The principle in Brown v Nelson and others [1971], in which it was decided that public bodies have “a general duty to take reasonable steps for the safety of those under their charge”, therefore remains the guiding authority. So long as the public body knows the premises, knows that the premises appear to be safe and knows that they are staffed by competent and careful persons, this duty will be discharged. Applying this to the present facts, the pool was staffed by a lifeguard and Ms Stotford was a qualified swimming instructor. The Court of Appeal was therefore satisfied that Essex had discharged its duty towards the Appellant. The non-delegable duty of care therefore appears to apply only to negligence attributable to a public body’s own premises or its own staff. Once the pupil is sent off-site, provided that the facility appears safe and the staff appears competent, the duty of care is discharged.

Lord Justice Tomlinson also discussed whether or not the principle in Brown (the requirement of competence) could be interpreted to include a duty on a public authority to take reasonable steps to ensure that any third party service provider has in place a suitable policy of public liability insurance, although he noted that no argument was offered on this point.


This appeal to the Supreme Court is likely to revolve significantly around whether or not the public body had ‘control’ over the actions of its agent. In his dissenting judgment in the Court of Appeal, Lord Justice Laws suggested that a non-delegable duty is owed by a school or hospital ”to see that care is taken for the safety of a child or patient who (a) is generally in its care, and (b) is receiving a service which is part of the institution’s mainstream function of education or tending to the sick” (emphasis added). On this interpretation, the fact that the school ‘outsourced’ swimming lessons to competent staff in safe facilities may not be enough to discharge its duty of care.
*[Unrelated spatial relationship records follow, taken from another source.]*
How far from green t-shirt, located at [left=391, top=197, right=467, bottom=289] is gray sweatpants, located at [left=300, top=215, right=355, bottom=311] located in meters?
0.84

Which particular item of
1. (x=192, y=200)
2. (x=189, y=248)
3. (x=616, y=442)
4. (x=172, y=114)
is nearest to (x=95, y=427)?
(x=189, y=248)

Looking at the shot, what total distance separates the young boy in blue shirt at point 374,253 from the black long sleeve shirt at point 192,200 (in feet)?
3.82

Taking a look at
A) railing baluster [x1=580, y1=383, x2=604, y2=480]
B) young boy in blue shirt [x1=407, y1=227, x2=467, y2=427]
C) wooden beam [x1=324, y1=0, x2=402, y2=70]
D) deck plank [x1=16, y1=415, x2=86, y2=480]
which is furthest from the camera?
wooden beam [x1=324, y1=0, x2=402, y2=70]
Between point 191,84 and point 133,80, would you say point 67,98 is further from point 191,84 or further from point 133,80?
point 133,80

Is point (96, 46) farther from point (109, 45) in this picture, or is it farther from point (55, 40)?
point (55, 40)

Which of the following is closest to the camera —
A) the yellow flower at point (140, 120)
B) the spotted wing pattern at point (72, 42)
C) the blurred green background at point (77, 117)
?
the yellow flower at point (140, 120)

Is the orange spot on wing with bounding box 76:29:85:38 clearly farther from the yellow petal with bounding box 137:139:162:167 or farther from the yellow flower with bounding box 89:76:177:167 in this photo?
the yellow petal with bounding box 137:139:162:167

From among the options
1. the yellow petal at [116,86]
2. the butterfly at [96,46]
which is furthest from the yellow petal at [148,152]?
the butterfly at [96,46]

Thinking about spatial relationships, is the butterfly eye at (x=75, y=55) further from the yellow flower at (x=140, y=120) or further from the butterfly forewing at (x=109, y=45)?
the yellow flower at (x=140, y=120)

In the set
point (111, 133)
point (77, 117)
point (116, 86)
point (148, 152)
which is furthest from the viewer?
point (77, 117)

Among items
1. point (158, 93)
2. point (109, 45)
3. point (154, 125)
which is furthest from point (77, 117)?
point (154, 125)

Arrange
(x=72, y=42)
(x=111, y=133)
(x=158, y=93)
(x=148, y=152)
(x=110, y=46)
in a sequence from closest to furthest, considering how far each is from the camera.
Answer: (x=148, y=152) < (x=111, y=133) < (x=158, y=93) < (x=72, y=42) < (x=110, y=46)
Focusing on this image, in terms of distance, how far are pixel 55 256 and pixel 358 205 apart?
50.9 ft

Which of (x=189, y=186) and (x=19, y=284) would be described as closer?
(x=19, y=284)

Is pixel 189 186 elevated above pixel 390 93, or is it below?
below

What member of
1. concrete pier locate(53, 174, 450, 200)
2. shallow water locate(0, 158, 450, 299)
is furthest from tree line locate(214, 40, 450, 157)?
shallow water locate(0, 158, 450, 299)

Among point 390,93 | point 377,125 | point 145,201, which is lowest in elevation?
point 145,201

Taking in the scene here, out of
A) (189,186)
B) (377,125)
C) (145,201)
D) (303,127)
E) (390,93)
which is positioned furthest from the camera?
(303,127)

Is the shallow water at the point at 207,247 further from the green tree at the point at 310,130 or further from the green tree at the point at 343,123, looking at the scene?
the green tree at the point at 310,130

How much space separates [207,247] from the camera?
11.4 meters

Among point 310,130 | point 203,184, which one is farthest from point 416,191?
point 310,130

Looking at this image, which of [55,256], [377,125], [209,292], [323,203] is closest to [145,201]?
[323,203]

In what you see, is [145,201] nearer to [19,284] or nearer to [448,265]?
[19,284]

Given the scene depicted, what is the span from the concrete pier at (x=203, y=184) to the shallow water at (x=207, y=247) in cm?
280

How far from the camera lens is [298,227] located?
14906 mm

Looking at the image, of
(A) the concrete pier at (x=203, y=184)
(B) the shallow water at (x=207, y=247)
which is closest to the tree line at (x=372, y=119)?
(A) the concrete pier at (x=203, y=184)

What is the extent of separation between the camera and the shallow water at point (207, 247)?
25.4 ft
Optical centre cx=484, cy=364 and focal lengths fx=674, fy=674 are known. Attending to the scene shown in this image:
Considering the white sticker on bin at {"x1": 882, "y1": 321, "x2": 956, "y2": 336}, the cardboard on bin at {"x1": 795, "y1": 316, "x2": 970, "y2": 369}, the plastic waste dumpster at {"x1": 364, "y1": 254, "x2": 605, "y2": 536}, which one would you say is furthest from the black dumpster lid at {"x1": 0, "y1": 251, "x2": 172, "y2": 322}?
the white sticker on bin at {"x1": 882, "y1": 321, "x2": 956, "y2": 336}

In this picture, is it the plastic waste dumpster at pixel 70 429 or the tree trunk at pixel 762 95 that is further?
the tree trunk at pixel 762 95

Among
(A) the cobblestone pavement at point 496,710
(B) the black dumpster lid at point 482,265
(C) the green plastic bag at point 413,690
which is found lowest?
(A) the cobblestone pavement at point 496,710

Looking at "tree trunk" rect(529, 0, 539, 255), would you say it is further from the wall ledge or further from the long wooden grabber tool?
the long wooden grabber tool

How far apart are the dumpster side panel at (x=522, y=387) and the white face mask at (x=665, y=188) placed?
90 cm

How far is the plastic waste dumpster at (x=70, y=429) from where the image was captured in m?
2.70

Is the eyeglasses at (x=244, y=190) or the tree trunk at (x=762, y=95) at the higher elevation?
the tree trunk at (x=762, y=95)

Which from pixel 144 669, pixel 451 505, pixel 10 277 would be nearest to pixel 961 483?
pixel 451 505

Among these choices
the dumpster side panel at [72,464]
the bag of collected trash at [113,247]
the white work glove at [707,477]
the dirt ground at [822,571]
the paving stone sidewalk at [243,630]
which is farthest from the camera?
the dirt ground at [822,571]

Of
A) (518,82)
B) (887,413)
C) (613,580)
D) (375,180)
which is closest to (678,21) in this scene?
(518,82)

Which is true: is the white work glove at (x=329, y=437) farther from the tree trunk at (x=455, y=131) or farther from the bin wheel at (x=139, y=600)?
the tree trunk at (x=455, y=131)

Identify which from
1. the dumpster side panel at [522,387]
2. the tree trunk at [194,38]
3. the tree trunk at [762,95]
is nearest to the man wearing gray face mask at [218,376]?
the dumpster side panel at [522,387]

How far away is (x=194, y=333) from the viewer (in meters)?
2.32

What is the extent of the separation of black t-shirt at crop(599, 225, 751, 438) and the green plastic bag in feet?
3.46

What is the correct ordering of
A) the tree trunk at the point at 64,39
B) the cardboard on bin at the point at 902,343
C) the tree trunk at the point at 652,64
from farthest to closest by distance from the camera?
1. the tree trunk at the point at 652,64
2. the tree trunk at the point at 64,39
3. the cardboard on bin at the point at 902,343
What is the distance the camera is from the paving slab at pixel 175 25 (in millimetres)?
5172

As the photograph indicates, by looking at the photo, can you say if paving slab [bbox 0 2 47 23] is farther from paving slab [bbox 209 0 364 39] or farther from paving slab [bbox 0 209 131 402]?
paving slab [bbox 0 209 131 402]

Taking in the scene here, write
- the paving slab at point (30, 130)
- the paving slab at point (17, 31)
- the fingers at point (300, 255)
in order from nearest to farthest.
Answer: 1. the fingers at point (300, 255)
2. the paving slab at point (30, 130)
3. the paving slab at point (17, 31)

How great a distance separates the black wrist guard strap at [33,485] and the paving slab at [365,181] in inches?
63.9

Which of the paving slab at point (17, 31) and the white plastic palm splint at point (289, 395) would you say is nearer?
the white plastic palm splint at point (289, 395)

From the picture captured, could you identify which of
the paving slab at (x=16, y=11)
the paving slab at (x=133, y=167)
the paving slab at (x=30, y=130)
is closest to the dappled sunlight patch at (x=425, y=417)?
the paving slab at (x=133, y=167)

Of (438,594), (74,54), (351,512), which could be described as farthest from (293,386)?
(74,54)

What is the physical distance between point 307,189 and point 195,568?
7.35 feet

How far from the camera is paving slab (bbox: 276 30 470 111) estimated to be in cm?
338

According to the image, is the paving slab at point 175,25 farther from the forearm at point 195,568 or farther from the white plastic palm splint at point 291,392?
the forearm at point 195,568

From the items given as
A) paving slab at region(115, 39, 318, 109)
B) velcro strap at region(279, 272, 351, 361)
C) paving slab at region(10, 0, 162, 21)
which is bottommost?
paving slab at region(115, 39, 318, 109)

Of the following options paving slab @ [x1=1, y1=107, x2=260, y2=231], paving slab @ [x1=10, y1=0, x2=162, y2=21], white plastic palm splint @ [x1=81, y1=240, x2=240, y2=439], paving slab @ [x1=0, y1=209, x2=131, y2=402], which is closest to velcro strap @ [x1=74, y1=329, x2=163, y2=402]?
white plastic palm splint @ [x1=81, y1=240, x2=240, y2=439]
Based on the above, it appears likely that the Supreme Court will find that one of the following applies:

  1. That the appropriate test should be based on the degree of ‘control’ which the public authority exercises over the delivery of the given function. Where the service provided is no longer within its control, the public authority should have no liability, provided that it has taken care to ‘outsource’ the function to a competent staff which uses safe facilities.
  2. That Lord Justice Laws’ wider interpretation should be applied: a duty of care is owed to those who are a) generally in the public authority’s care, and b) receiving services as part of the public authority’s ‘mainstream function’, even though such services might have been ‘outsourced’ to a third party.
  3. That a narrower interpretation is correct: part of a public authority’s responsibility when selecting a ‘competent’ third party service provider is to take reasonable steps to ensure that such third party has a suitable policy of public liability insurance in place.

It will therefore be interesting to see how the Supreme Court approaches this appeal, the result of which might have wide-reaching implications for all institutions which employ third parties in the provision of education or healthcare.